Oklahoma State University President Burns Hargis said, “OSUIT has a history of providing the knowledge and training that places our graduates among the most sought after in a myriad of industries. These grants will enhance our work and mean greater opportunities for our students.”
OSUIT’s Career Pathways for Adult Workers program received an advanced manufacturing grant of nearly $2.75 million, which provides participants with academic and student support so they can enter, retain and complete workforce training. The grant allows for the expansion of the program to include night and weekend classes and lab offerings, as well as add blended learning through online offerings of select courses.

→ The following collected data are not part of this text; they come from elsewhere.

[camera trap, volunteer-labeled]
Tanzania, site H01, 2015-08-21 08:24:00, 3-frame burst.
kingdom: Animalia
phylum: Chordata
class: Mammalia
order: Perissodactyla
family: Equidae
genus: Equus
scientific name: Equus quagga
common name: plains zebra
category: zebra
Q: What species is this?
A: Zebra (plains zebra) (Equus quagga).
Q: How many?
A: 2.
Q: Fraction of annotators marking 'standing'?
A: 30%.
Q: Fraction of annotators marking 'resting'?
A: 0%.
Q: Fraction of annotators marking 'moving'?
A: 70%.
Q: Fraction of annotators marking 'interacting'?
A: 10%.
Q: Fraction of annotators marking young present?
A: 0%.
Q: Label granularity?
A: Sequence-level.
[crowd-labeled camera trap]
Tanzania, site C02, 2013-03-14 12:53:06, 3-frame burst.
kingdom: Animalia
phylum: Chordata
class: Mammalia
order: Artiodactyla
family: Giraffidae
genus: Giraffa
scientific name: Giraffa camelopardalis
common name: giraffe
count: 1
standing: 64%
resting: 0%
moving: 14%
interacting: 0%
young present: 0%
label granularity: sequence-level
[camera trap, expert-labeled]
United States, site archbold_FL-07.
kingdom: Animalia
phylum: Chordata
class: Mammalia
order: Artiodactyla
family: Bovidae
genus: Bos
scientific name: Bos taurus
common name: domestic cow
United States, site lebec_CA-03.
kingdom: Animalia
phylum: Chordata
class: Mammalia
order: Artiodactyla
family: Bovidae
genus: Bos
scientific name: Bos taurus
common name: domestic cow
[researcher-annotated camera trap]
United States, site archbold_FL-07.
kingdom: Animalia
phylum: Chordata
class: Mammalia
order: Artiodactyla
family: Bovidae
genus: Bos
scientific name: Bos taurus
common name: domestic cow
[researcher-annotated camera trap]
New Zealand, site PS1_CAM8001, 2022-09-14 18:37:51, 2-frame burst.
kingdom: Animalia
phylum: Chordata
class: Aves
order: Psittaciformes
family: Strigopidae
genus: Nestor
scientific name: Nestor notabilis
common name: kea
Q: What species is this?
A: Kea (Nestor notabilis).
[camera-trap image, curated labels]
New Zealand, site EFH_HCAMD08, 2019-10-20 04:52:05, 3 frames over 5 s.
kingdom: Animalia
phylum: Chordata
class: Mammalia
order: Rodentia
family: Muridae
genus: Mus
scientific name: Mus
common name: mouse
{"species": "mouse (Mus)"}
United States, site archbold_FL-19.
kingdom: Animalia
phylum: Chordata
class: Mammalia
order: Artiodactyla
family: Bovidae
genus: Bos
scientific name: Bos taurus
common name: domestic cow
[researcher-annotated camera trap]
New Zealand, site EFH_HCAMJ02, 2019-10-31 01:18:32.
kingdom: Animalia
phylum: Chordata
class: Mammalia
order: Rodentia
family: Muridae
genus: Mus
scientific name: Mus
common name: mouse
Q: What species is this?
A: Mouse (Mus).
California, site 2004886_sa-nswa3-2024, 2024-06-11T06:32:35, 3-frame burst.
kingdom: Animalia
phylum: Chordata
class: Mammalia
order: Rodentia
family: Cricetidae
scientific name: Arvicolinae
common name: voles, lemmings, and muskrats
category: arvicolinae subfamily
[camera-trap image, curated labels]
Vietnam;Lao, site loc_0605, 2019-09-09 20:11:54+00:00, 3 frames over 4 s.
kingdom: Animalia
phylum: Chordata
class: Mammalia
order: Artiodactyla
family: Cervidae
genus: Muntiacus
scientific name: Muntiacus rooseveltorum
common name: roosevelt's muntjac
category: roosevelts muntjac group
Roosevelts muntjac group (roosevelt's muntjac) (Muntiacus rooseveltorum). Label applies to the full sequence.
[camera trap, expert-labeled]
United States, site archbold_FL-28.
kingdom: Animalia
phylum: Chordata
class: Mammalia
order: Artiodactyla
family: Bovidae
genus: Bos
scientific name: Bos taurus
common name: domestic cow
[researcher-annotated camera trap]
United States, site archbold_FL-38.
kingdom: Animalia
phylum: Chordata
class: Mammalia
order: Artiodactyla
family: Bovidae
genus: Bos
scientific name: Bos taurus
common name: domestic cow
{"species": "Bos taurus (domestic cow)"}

OSUIT’s Orthotic and Prosthetic program also received a grant for slightly less than $1.67 million as part of a consortium of five colleges that will focus on increasing the number of students earning credentials in order to impede the expected shortage of workers. OSUIT’s grant is part of a total grant of just under $11.2 million. The large grant will allow the five colleges to focus on recruitment and retention and provide a way to give credit to students for prior learning experiences and military vocations. The grant also seeks to create innovative online learning opportunities, accelerate training pathways, support job placement and develop stackable credentials.
“Being selected as the sole recipient of these grants in Oklahoma speaks directly to OSUIT’s track record of success in meeting current economic demand for an educated, highly skilled workforce and reinforces our resolve to collaborate with industry partners to fill the skills gap with qualified technicians,” said Dr. Bill Path, OSUIT president.
The awards are part of the Trade Adjustment Assistance Community College and Career Training grant program, which is a $2 billion multi-year federal initiative designed to expand targeted training programs for unemployed workers. The federal grant money helps the development and expansion of innovative training programs in partnership with local employers. The U.S. Department of Labor is implementing and administering the program in coordination with the U.S. Department of Education.
“We are honored to receive the grant money, and we know the targeted funds will help meet the goals we have for OSUIT,” Path said. “The students will benefit greatly from these funds, and we are excited to see the progress this will bring.”
The 57 grants will support 190 projects in at least 183 schools in every state plus the District of Columbia and Puerto Rico. The grants will expand programs in growing industries, such as advanced manufacturing, transportation and health care, and encourage geographic and industry sector collaboration through the development of both statewide and multistate college consortia.
“These investments in demand-driven skills training bring together education, labor, business and community leaders to meet the real-world needs of the changing global marketplace,” said Secretary of Labor Thomas E. Perez. “These partnerships strengthen not only the American workforce, but the American economy as well.”